What Evers and the bill’s other opponents don’t see, however, is reality: Biological males and biological females cannot fairly compete against one another.  Allyson Felix, as great as she is, wouldn’t have even been on the podium in the 400-meter dash in the 2019 WIAA Boys State High School Track Meet.  Her all-time best of 49.26 would have placed fourth.

The women’s world record in the mile, 4:12.33—set by Sifan Hassan of The Netherlands in 2019—was good enough for third place among high school boys in Wisconsin that year.

In fact, the Wisconsin boys high school records in the 100-meter, 200-meter, 400-meter, mile, and two-mile runs are all faster than the all-time women’s world records.  The boys record in the mile is a full eight seconds faster.

This is not to denigrate the achievements of the incredible female athletes who set these records; it is to remind the willfully ignorant that there are indeed biological differences between males and females.  The “Protecting Women in Sports Act” will quite literally protect women in sports.

This isn’t bigotry; it’s science.  And it is beyond settled: Women and men cannot and should not compete against one another in sports in which men clearly have a biological advantage.

“My life is forever changed by being able to compete [in college swimming] but there is no doubt that I could never beat my husband [who was also a college swimmer],” said Wisconsin Representative Janel Brandtjen when the bill was unveiled. “That’s the biology, the reality. And honestly, you’ll ruin women’s sports forever. Why would you compete if you knew you couldn’t win? We want a fair playing field.”

The field couldn’t possibly be fair with boys competing in girls’ sports.  The 2019 girls state champion in the 100-meter dash would have finished 24th among the boys.  The 200-meter girls champion wouldn’t have even qualified for the state meet.  Neither would the 400-meter champion.  Or the mile.  Or the two-mile.

The reason for this discrepancy is purely biological.  Females, on average, have just 52% of the upper-body strength and 66% of the lower-body strength of males.  Women have 45% less muscle tissue in their biceps, 41% less muscle in their elbow flexors, 30% less in their thighs, and 25% less in their knees.

Males also have a tremendous advantage in the amount of oxygen their bodies can absorb and use during exercise, a measurement known as VO2max.  On average, women’s VO2max is about 20% lower than men’s.

This isn’t bigotry; it’s science.  And it is beyond settled: Women and men cannot and should not compete against one another in sports in which men clearly have a biological advantage.  Claiming otherwise is simply foolish, yet it is very much in vogue.

On his very first day in office, President Biden signed the “Executive Order on Preventing and Combating Discrimination on the Basis of Gender Identity or Sexual Orientation,” which in a broad sense aims to require all schools that receive federal funding allow biological males to compete on girls’ teams.
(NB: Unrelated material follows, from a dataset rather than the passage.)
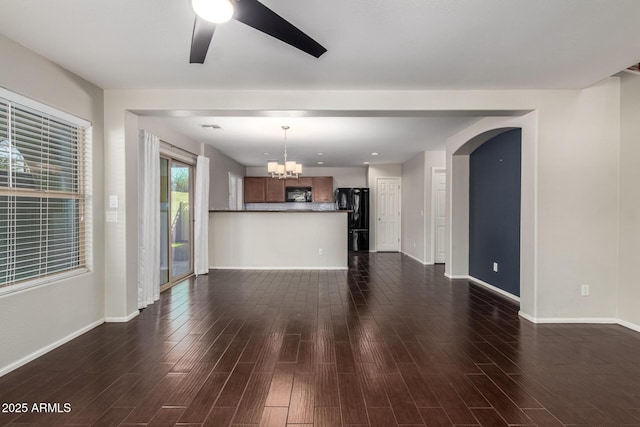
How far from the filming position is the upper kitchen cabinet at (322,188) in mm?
8680

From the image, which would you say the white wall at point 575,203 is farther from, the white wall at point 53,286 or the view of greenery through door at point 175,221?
the view of greenery through door at point 175,221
It is telling that neither the Biden Administration nor anyone else who favors such action never seems to contemplate biological females wanting to compete on boys’ teams.  This has, of course, been happening without much controversy for decades.  Vanderbilt University’s Sarah Fuller made headlines when she kicked an extra point for the football team this past season, and in early 2020, a North Carolina teenager even became the first girl to ever win a boys’ high school state title.
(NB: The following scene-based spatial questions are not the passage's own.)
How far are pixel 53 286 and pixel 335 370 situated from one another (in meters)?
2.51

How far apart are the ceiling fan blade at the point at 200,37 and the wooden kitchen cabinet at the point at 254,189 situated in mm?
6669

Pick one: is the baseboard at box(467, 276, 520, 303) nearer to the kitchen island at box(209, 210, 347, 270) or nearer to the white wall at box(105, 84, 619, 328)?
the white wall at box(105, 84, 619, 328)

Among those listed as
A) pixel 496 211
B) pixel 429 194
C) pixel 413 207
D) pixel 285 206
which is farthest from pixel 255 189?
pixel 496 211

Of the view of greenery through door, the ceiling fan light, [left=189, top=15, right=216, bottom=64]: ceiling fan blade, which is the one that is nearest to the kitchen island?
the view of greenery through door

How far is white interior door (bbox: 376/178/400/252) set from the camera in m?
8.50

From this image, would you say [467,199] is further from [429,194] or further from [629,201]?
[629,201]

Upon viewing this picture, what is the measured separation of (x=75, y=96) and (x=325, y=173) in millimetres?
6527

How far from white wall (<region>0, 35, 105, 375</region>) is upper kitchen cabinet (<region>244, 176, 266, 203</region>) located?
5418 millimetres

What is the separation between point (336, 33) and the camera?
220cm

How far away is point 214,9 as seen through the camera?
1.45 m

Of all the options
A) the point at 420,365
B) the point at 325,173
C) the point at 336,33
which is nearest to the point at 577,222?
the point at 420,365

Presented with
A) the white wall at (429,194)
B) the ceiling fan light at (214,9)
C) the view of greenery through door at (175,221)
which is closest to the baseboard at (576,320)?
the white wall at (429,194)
There is no indication that any of the so-called bigots who oppose biological males on girls teams would have any issue with transgender boys competing on boys teams since their objection is not actually a prejudiced one, but rather a practical one.  Biological females competing against boys don’t have the unfair physiological advantage that biological males competing against girls do.
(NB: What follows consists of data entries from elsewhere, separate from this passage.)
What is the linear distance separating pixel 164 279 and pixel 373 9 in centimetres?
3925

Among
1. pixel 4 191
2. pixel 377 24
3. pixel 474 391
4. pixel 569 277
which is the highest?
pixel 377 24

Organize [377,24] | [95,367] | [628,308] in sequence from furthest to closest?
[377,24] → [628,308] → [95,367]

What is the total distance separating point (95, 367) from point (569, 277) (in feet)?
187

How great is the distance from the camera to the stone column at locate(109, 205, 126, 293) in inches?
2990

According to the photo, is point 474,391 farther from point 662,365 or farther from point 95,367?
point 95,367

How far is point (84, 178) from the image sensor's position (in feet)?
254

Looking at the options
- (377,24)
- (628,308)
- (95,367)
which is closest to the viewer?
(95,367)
Allyson Felix is an American icon because she has outrun nearly every other woman that she has ever raced.  Were she forced to compete against men—whose natural biological advantages would make a fair race impossible—she could have never achieved the greatness that she did.  She might not have ever made it farther than her high school or college track team.

Representative Dittrich’s “Protecting Women in Sports Act” is thus the exact opposite of bigotry; it is a powerful affirmation of all that female athletes can achieve if they’re allowed to run a fair race.